Fin de vacances particuliere dans l’arc antillais, à attendre le passage de l’ouragan Irma qui ne s’annonce pas du tout commode, une sorte de boulet de canon qui se traîne à vingt kilomètres à l’heure en tournoyant sur lui même à trois cent kilomètres de vitesse en déversant des pluies infernales et soulevant les océans. Sur son chemin, Irma ne laissera qu’une longue traîne de dévastations et de souffrances humaines.

Dans cette attente, soudainement un lâche soulagement fait son apparition. Comme celui d’un soldat sur le champ de bataille qui ne se trouve pas en première ligne avec la perspective de n’avoir aucune chance de s’en sortir. Et l’impression de comprendre comment les soldats peuvent supporter la guerre, tous ces compagnons d’infortune abandonnés sur les plages, dans les tranchées ou au bord des routes, portés uniquement par ce sentiment de lâche soulagement d’être toujours en vie et que rien d’autre ne compte.

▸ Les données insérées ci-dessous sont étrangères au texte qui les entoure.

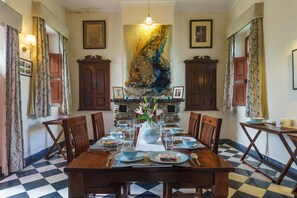 Dining room - Amã Stays & Trails Abhay Manor, Kaali Toonk (Desuri)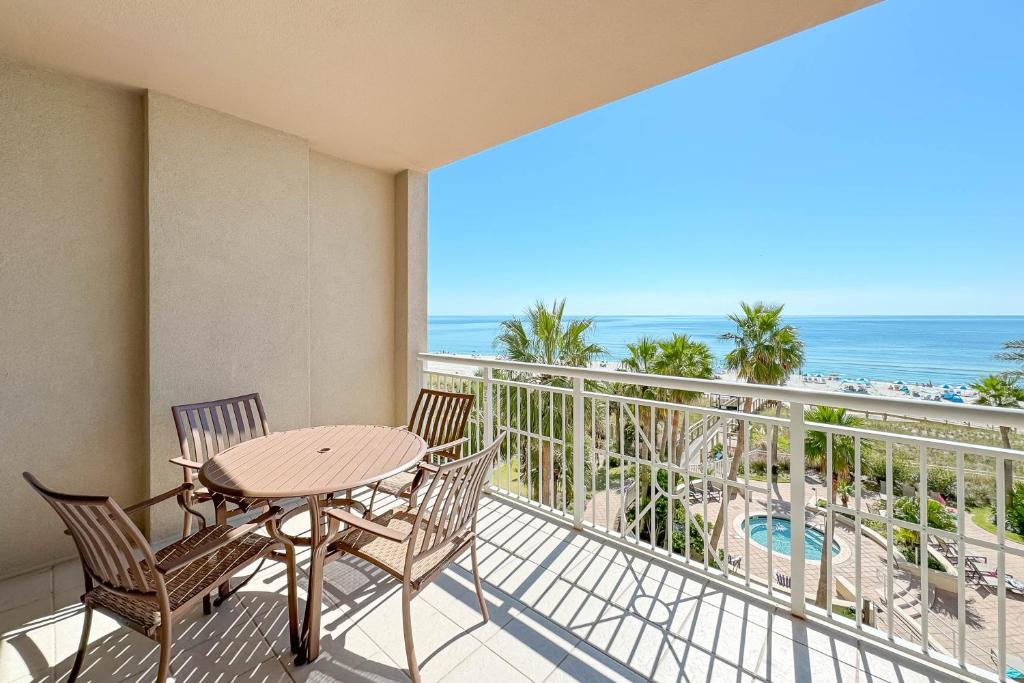 un balcone con tavolo e sedie e l'oceano di Indigo East Unit 403E a Pensacola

Et bien quand on vit au pied d’un volcan en activité, au bord d’une plaque tectonique qui par le passé, par un tremblement de terre accompagné d’un raz de marée, a rayé de la carte une ville de vingt mille habitants, et que régulièrement des ouragans viennent frapper toute la nuit à votre porte au point de devoir s’y accrocher pour éviter que les gonds ne cèdent et ne laissent déferler les eaux tempêtueuses qui supporteront la maison, la vie prend bien plus que le souvenir des larmes et du sang, mais la saveur de la goyave, des avocats gros comme des melons et des melons gigantesques qui rendent dérisoires l’attente des cyclones.

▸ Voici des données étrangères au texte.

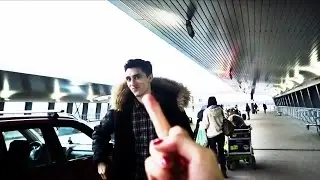 ОН ОСТАЕТСЯ СОВСЕМ ОДИН?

En fait, qui n’a pas été confronté à la prison, la guerre, la famine, les maladies irréversibles ou les destructions climatiques, ne connait pas grand chose à la vie, devrait se taire et éviter de donner des leçons comme nos actuels gouvernants bobos qui crient allo maman bobo à la première écorchure de popularité. Ils n’ont pas compris que la vérité n’a pas besoin d’être recherchée pour être trouvée, elle se manifeste d’elle-même comme en cette nuit d’ouragan où surgit ce sentiment de lâche soulagement à l’idée que notre sort seul compte, et que celui qui dira le contraire est un sale menteur qui mériterait de rester accroché à sa porte le temps d’un ouragan.

 

 

 

Une réflexion sur “Le Lâche soulagement

  1. Dominic Pukallus 8 septembre 2017 / 12 h 31 min

    Il existe aussi la possibilité que la Vérité, la vraie, ne puisse nous trouver tant qu’on la cherche et qu’il se peut avoir un lâche soulagement à l’idée que notre sort ne compte finalement pas, mais j’éspère ne pas avoir à le prouver au prochain ouragan.